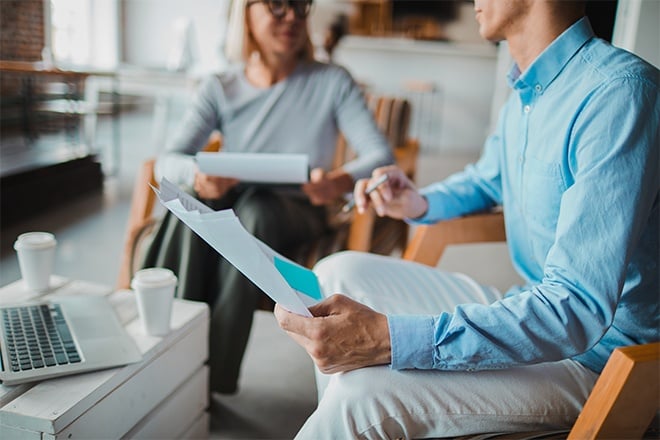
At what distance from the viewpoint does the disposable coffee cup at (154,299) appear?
3.40 ft

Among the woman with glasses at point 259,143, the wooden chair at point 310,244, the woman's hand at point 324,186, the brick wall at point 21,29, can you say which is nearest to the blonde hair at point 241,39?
the woman with glasses at point 259,143

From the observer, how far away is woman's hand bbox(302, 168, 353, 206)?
1531 mm

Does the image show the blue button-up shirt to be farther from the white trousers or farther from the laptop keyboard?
the laptop keyboard

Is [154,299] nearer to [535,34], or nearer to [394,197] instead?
[394,197]

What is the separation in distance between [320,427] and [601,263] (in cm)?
40

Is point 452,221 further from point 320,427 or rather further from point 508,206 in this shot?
point 320,427

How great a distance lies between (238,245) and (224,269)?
76 centimetres

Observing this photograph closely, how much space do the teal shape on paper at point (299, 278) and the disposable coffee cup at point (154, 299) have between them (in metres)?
0.25

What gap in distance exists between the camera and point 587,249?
2.39 ft

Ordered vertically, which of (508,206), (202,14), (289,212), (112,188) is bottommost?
(112,188)

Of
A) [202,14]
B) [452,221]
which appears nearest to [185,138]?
[452,221]

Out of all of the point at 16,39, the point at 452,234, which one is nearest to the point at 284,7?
the point at 452,234

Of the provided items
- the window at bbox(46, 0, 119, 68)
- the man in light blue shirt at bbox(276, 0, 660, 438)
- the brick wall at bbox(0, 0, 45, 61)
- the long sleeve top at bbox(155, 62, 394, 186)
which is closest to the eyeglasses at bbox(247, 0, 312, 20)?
the long sleeve top at bbox(155, 62, 394, 186)

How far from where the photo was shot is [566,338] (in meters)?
0.73
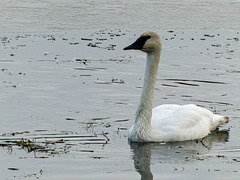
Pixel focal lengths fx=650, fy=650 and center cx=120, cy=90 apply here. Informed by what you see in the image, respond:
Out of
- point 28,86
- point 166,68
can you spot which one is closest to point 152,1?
point 166,68

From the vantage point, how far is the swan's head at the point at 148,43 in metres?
9.66

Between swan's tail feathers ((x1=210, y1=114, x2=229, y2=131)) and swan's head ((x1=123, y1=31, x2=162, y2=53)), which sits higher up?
swan's head ((x1=123, y1=31, x2=162, y2=53))

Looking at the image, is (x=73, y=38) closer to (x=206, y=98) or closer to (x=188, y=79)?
(x=188, y=79)

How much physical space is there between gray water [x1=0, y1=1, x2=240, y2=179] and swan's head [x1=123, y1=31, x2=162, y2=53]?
1360 mm

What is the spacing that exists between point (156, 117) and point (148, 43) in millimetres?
1150

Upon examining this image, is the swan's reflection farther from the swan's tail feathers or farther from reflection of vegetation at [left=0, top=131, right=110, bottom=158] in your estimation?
reflection of vegetation at [left=0, top=131, right=110, bottom=158]

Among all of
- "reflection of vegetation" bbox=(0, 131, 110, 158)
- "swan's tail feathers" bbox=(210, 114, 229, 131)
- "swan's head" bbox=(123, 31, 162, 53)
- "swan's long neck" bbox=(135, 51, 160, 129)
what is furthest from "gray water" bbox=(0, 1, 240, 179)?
"swan's head" bbox=(123, 31, 162, 53)

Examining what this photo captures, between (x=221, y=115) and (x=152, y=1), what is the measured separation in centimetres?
1247

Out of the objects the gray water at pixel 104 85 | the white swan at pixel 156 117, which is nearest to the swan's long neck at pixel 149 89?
the white swan at pixel 156 117

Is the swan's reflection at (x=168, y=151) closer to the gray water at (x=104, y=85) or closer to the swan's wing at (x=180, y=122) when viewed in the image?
the gray water at (x=104, y=85)

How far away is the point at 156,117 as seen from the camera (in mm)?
9961

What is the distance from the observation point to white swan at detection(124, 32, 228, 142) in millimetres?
9602

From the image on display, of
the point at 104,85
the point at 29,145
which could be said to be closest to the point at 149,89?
the point at 29,145

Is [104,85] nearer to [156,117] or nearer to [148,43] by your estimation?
[156,117]
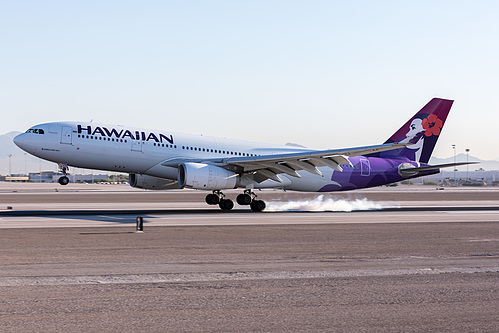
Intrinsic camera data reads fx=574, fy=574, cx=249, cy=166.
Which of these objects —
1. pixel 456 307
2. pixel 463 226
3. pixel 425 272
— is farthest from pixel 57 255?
pixel 463 226

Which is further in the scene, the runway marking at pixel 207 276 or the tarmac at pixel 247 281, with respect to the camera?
the runway marking at pixel 207 276

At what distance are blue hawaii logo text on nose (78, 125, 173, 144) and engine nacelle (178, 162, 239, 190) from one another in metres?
2.64

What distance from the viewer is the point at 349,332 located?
7789 millimetres

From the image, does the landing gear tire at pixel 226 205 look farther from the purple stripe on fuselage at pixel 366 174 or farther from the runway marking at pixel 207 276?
the runway marking at pixel 207 276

-- WORK REQUIRED --
Please count the lines in the material above that contain the word "Among", and reply with that number alone.

-- SOLUTION TO THIS EXERCISE --
2